Re: [FT] Alarishi Sovereignity Report
From: Laserlight <laserlight@c...>
Date: Wed, 03 Mar 1999 23:21:24 -0500
Subject: Re: [FT] Alarishi Sovereignity Report
My subconscious and I had a couple of conversations about this, after
reading Tom Anderson's responses:
>> The Planet of the Geeks!
>
>one question here: given that geeks tend to be male (why bother with
the
>excess weight of a second full X chromosome?) how do they breed? i
suppose
>they might have a treaty with that lesbian commune you have ...
The Radical Lesbian Collective is recently defunct, but in any event
wouldn't have considered the offer at all (and would have shot the
messenger, if there'd been a messenger).
I suspect that breeding is a perk for the upper social levels of
geekdom,
but my subconscious discouraged speculation on this area.
>> In fact, the sovereignty's charter is not in English,
>> Russian, or French, but in Molniya machine code
>
>i'm not familiar with the Molniya's architecture myself, but i wouldn't
>have thought that an imperative language, as any von neumann machine's
>language has to be (i think), cannot be used to frame charters,
>constitutions, laws, etc. plus, the page size is too small (ouch!).

**RECORDS SHOWN:**
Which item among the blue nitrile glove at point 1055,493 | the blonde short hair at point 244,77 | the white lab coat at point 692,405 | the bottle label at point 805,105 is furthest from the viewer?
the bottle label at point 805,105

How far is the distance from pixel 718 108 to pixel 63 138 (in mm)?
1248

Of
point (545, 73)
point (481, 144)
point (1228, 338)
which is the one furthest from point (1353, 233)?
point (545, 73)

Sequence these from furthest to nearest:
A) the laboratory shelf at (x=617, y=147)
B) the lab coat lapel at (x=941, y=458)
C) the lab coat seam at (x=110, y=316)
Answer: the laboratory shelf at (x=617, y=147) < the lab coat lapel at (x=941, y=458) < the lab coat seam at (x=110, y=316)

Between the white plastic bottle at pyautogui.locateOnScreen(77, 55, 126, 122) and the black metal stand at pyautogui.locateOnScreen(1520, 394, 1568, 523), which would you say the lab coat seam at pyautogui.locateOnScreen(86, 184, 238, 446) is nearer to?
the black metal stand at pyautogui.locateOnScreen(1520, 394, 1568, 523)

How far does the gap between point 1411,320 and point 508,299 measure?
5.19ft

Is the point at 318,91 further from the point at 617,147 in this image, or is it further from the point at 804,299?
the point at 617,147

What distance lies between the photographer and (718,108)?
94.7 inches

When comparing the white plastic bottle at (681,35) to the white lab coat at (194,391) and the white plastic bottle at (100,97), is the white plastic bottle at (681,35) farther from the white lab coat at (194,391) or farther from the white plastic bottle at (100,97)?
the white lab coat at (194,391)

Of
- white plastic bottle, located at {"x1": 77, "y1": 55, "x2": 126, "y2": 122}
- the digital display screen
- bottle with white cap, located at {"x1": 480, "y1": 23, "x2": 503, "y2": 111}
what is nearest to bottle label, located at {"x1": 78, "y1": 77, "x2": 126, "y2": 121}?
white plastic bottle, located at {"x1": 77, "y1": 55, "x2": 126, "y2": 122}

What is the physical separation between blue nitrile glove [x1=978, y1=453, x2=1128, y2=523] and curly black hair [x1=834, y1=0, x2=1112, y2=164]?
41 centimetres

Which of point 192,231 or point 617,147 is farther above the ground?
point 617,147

==

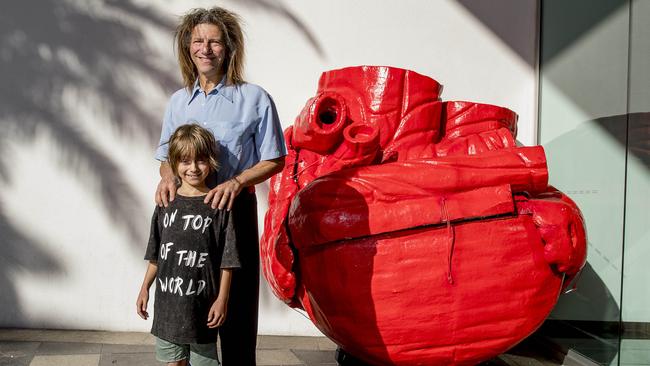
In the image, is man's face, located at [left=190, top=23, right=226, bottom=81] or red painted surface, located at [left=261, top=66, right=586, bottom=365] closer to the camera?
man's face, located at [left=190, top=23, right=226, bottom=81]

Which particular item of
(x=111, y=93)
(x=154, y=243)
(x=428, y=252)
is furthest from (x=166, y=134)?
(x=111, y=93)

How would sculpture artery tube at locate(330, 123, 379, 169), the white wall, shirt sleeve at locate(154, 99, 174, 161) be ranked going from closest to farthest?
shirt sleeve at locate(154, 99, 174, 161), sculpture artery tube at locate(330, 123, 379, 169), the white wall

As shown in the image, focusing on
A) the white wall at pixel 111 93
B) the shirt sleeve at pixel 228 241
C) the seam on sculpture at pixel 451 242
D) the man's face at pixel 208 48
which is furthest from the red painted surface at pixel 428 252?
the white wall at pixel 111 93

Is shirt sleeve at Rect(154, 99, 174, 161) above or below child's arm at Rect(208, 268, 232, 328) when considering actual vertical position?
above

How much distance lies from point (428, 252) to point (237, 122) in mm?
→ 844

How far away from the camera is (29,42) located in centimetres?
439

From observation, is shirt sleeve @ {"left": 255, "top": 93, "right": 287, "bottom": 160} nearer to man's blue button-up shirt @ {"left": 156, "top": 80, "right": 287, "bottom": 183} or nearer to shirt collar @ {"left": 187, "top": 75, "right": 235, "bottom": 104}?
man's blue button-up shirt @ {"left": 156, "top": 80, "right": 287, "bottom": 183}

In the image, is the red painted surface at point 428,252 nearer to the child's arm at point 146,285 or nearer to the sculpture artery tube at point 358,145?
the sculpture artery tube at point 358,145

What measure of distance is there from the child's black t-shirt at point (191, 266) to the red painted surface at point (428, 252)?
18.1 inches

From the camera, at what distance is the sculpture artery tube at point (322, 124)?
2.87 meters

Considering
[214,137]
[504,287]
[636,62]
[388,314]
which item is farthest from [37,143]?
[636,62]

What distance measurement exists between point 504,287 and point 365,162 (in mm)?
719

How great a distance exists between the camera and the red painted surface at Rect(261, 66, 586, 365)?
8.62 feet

...

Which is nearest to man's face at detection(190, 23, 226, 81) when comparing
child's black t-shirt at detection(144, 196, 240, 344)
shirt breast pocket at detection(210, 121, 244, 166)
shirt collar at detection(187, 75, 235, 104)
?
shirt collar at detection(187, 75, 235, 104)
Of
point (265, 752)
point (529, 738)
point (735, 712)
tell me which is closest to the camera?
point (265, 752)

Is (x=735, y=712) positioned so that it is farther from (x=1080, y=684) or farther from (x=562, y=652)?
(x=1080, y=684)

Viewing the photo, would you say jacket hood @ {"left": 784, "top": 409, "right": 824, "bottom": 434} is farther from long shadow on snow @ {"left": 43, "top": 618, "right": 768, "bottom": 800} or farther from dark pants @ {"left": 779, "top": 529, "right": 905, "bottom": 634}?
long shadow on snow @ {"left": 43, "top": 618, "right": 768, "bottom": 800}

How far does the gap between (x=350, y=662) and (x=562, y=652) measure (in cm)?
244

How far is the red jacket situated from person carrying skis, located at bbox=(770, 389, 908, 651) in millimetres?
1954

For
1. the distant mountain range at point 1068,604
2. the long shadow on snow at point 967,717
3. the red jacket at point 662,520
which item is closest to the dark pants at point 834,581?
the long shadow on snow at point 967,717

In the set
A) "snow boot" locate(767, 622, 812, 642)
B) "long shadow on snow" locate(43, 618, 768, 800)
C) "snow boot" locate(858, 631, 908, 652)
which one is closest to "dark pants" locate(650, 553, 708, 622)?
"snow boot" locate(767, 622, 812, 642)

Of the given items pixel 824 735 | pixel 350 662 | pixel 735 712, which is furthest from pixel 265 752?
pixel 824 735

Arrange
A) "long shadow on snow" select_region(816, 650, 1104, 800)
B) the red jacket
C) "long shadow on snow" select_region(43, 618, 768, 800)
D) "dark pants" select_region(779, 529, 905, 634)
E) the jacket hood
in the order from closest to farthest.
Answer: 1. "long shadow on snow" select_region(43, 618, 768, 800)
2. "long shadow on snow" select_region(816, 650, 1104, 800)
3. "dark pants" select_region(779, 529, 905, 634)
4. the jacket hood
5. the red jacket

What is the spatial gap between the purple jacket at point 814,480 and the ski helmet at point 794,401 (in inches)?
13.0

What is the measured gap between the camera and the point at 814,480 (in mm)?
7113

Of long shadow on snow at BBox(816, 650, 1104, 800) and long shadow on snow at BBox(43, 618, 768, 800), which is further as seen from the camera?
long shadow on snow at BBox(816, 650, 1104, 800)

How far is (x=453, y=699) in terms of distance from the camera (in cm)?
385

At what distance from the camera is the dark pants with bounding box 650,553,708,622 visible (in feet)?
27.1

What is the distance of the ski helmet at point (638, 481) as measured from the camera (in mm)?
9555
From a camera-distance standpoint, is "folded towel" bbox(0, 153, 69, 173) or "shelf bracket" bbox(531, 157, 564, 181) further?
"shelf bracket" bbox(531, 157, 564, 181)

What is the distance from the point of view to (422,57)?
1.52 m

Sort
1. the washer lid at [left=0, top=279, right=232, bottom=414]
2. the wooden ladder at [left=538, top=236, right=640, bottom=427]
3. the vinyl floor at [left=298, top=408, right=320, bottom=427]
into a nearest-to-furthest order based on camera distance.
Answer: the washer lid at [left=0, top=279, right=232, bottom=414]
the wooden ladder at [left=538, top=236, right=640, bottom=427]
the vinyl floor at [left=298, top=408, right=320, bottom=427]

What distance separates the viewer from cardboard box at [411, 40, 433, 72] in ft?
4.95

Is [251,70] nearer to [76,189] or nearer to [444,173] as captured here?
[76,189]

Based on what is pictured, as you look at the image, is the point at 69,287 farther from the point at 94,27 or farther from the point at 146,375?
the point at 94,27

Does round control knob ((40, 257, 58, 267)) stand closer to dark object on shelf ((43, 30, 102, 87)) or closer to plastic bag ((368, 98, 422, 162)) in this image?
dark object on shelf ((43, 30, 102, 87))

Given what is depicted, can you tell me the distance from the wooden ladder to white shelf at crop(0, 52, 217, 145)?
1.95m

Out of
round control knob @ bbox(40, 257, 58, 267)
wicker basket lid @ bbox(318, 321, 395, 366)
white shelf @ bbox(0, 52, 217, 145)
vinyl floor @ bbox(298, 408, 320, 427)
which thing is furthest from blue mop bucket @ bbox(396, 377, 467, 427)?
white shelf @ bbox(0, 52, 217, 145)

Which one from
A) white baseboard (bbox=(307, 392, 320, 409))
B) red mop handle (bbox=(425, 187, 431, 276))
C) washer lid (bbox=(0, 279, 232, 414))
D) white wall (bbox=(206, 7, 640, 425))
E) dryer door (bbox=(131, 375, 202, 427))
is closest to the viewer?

**OBJECTIVE A:**
Extract every line of the records that contains the string "furthest", matching case exactly.
**OBJECTIVE B:**
Carry on the Alarishi message from its final line.
The records have no connection to the Alarishi message; treat each as separate material.

**RIGHT ANSWER A:**
Which item among the blue nitrile glove at point 1055,493 | the blonde short hair at point 244,77 | the white lab coat at point 692,405 | the bottle label at point 805,105 is furthest from the viewer?
which is the one furthest from point (1353, 233)?
Sequence these from furthest to nearest:
is furthest from (x=166, y=134)?
which is furthest from the red painted surface at pixel 428 252?
Of the given items pixel 824 735 | pixel 350 662 | pixel 735 712, which is furthest from pixel 265 752?
into a nearest-to-furthest order based on camera distance.
which thing is furthest from blue mop bucket @ bbox(396, 377, 467, 427)?

**RIGHT ANSWER B:**
I just wrote what my subconscious told me. It muttered something about
"Klingon" and "twelve bit trinary logic characters" when I went back and
asked. I have no idea what it meant. I think "Molniya" is Russian for
"Lightning."
>anyway, predicate logic would be your language of choice.
Who said I had any choice in the matter? I only score about 35% Geek.
>i assume the identity cards (which are digital, of course) carry a Geek
>Code Block.
And you're expected to understand it without notes.
>although the Planet does prefer to barter, provided you have cool
stuff.
>after all, they'd just use the money to buy cool stuff anyway, so why
not
>cut out the middleman and get the client to do the buying?
>
>i'd add that geeks aren't just computer folk;
They seem to be trying to market their software skills at the moment.
>the Geek Code defines 21
>types of geek, plus four nonspecific types. it doesn't mention military
>geeks either, and they are bound to exist. remember, a planet full of
>wargamers with that much computer power is going to be damn good at
>tactics ...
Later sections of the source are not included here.